Tykocin anıtları arasında, diğerlerinin yanı sıra, şu anda bir müzeye ev sahipliği yapan sinagog, Tykocin Kalesi, askeri seminer, bir yel değirmeni, Koźlak, Bernardine Manastırı'nda 1853'ten kalma bir kapı çan kulesi, "İsveç adı verilen bir arkeolojik alan" sayılabilir. setler"

4. Narew Milli Parkı

Tykocin, Narew Ulusal Parkı, Biebrza Ulusal Parkı ve Knyszyn İlkel Ormanı'nda yer almaktadır.

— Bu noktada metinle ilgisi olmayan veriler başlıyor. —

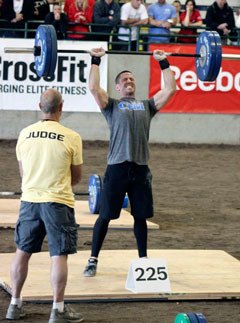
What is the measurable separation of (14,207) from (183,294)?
14.7 feet

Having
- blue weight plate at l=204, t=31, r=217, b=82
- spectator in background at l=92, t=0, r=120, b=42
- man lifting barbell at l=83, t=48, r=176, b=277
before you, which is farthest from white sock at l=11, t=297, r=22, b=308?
spectator in background at l=92, t=0, r=120, b=42

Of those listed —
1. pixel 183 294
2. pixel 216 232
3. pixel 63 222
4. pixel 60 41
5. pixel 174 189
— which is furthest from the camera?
pixel 60 41

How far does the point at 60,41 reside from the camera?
61.2ft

5. Uluslararası Doğa Filmleri Festivali

Şehir, Uluslararası Doğa Filmleri Festivali'ne ev sahipliği yapıyor. Braci Wagów ve 17. yüzyılda kale ve Tykocin için yapılan savaşın yeniden inşası.

6. Kale

Sigismund Augustus'un mumyalanmış cesedinin bulunduğu tabut, bir yıldan fazla bir süre Tykocin'deki kalede kaldı, çünkü cenazesi miras konusundaki anlaşmazlıkların süresini beklemek zorunda kaldı.

7. efsane

Narew Nehri üzerindeki köprü bir nedenden dolayı Wrocław'dan gelen köprüye benziyor - efsaneye göre Aşağı Silezya'nın başkentinden "kardeş ordusu" tarafından getirilmiş. Başlangıçta, köprü Sovyetler Birliği'ne teslim edilecekti.

8. Beyaz Kartal Nişanı

1 Kasım 1705'te Tykocin'de, en önde gelen Polonyalılara ve diğer ülkelerin temsilcilerine verilen en eski ve en önemli devlet etiketlerinden biri olan Beyaz Kartal Nişanı kuruldu.

9. Turistik cazibe

Tykocin'deki pazar meydanının yamuk şekli, tuhaf bir turistik cazibe merkezidir. Laik bir kişiye dikilmiş en eski ikinci anıt var - 1763'te bu şekilde anılan Stefan Czarniecki'yi gösteriyor.

10. Mezun

Seminer, şehrin en eski binasıdır - savaş gazileri için bir sığınak görevi görmüştür. Bu işlevi 17. yüzyılın ilk yarısından 1914'e kadar yerine getirdi, şimdi bu tür ülkedeki tek tesis ve Eski Kıta'nın en eskilerinden biri.